The build.yaml workflow is responsible for building the docker images from the three application modules: vote, worker, and result. It then stores them in the ECR private registry (Dockerhub registry can also be used alternatively, though ECR is seamless being an AWS service) . These docker images will then be deployed to the Kubernetes (EKS) cluster from the ECR registry.

The postgresql and redis images will be downloaded directly from the Docker registry and used in Kubernetes.

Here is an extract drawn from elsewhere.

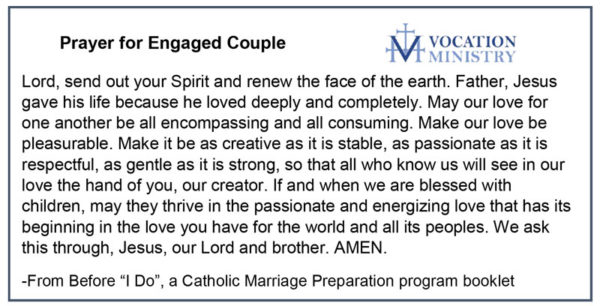 Prayer for engaged couple.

Here is the code for build.yaml

name: Build Application Images and store in ECR
on:
  push:
    branches:
      - "main"
    paths:
      - .github/workflows/build.yaml
      - "result/**"
      - "vote/**"
      - "worker/**"
env:
  AWS_REGION : "us-east-1"
  ENV: "prod"
permissions:
  id-token: write
  contents: read
jobs:
  build:
    name: create application images from source code and store them in the ECR
    runs-on: ubuntu-latest
    steps:
      - name: Update runner's docker Version, as worker module requires it
        run: |
          docker --version
          sudo apt update
          sudo apt install apt-transport-https ca-certificates curl software-properties-common -y
          curl -fsSL https://download.docker.com/linux/ubuntu/gpg | sudo gpg --dearmor -o /usr/share/keyrings/docker-archive-keyring.gpg
          echo "deb [arch=$(dpkg --print-architecture) signed-by=/usr/share/keyrings/docker-archive-keyring.gpg] https://download.docker.com/linux/ubuntu $(lsb_release -cs) stable" | sudo tee /etc/apt/sources.list.d/docker.list > /dev/null
          sudo apt update
          apt-cache policy docker-ce
          sudo apt install docker-ce -y
          docker --version

      - name: Checkout code from GitHub to runner
        uses: actions/checkout@v2
        with:
          token: ${{ secrets.GITHUB_TOKEN }}

      - name: Configure AWS Credentials
        uses: aws-actions/configure-aws-credentials@v1
        with:
          aws-access-key-id: ${{ secrets.AWS_AP_ACCESS_KEY }}
          aws-secret-access-key: ${{ secrets.AWS_AP_SECRET_KEY }}
          aws-region: ${{ env.AWS_REGION }}

      - name: Login to Amazon ECR
        id: login-ecr
        uses: aws-actions/amazon-ecr-login@v1

      - name: Build, tag, and push the vote docker image to Amazon ECR
        id: build-vote-image
        env:
          ECR_REGISTRY: ${{ steps.login-ecr.outputs.registry }}
          ECR_REPOSITORY: voting-app
          IMAGE_TAG: vote-${{ env.ENV }}-latest
        # Build docker images for vote module and push it to ECR so that it can be deployed to EKS
        run: |
          docker build -t $ECR_REGISTRY/$ECR_REPOSITORY:$IMAGE_TAG --build-arg aws_region=${{ env.AWS_REGION }} --build-arg copy_or_mount="copy" -f vote/Dockerfile ./vote
          docker push $ECR_REGISTRY/$ECR_REPOSITORY:$IMAGE_TAG
          echo "::set-output name=image::$ECR_REGISTRY/$ECR_REPOSITORY:$IMAGE_TAG"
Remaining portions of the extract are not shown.